Par ailleurs, il est fait référence à un récit qui n'est intégré ni dans le trade paperback en vo ni dans l'album en vf : il s'agit du one-shot Captain Marvel : The End, écrit par Thompson et dessiné par Carmen Carnero où, après des années passées loin de la Terre, Carol Danvers y revient et se sacrifie en régénérant le soleil pour éviter une nouvelle période glaciaire et fatale aux survivants de l'humanité.
Bref, c'est mal foutu, d'autant plus que Captain Marvel : The End ne sera disponible en recueil en vo que dans le premier omnibus de la série en 2023. Ou alors vous avez de la chance et vous réussissez à le choper d'occasion sur un site de vente en ligne, mais moi, je n'y suis pas arrivé.
La suite du scénario n'est pas plus brillante : l'histoire est décompressée au possible, manque cruellement de rythme, le dénouement est convenu. Des flashbacks émaillent le tout, de façon tout aussi poussive. Le casting met en scène quelques visages connus (Emma Frost, Jessica Drew, Luke Cage) et une multitude d'enfants de super héros morts mais sommairement caractérisés.
C'est donc une grosse déception, comme si Kelly Thompson était en panne et avait voulu gagner du temps en reproduisant un schéma que les fans de la série n'avait pu oublier. Alors certes on peut se dire que le fils de Namor et ses manigances ont un peu d'allure que l'Homme Nucléaire, mais en fait pas vraiment. Dans les deux cas, on a affaire à un méchant caricatural dont les plans machistes et mégalos font pitié.

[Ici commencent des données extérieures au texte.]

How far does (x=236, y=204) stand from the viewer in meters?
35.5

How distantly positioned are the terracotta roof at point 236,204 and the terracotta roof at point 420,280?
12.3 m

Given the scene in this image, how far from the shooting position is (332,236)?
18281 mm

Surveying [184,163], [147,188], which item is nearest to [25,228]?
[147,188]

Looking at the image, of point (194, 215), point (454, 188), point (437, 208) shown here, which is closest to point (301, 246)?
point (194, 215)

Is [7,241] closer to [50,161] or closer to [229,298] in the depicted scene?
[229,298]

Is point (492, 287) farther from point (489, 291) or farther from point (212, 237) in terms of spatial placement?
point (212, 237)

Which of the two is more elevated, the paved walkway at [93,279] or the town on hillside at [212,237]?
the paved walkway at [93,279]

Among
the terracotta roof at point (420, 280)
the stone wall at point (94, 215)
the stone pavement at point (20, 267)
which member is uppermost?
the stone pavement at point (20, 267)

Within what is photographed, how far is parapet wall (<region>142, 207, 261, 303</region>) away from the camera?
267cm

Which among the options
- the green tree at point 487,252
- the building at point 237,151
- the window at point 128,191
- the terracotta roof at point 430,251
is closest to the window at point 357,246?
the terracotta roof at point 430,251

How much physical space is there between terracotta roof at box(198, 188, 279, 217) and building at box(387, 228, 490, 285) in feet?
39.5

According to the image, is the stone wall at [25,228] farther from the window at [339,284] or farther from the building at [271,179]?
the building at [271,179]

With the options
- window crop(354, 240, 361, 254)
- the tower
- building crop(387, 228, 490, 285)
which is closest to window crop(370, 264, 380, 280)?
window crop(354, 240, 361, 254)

Pour illustrer cet arc, Lee Garbett est de retour. Il fait ce qu'il peut mais il ne peut pas sauver une intrigue médiocre. Il s'est pourtant investi en designant les nouveaux personnages, mais le résultat est très inégal, on sent qu'il n'a pas disposé de beaucoup de temps ou alors qu'à lui aussi l'imagination a fait défaut.
C'est Belén Ortega qui signe les flashbacks et elle soigne ses planches : les décors sont fouillés, les compositions inventives, le trait souple même si un peu maladroit parfois (sur les expressions des visages ou les proportions). Depuis cette dernière se fait une petite place chez DC (où elle a récemment collaboré sur la mini Trinity Daughter of Wonder Woman, écrite par Tom King).
On ne peut même pas être méchant en critiquant ces épisodes, ça ne servirait à rien. On les lit en se demandant ce qui s'est passé, comment une telle sortie de route a pu se produire, et on achève l'histoire en espérant un sursaut pour la suite. Et je vous rassure, il aura lieu. Mais tout de même, quel dommage, quel gâchis.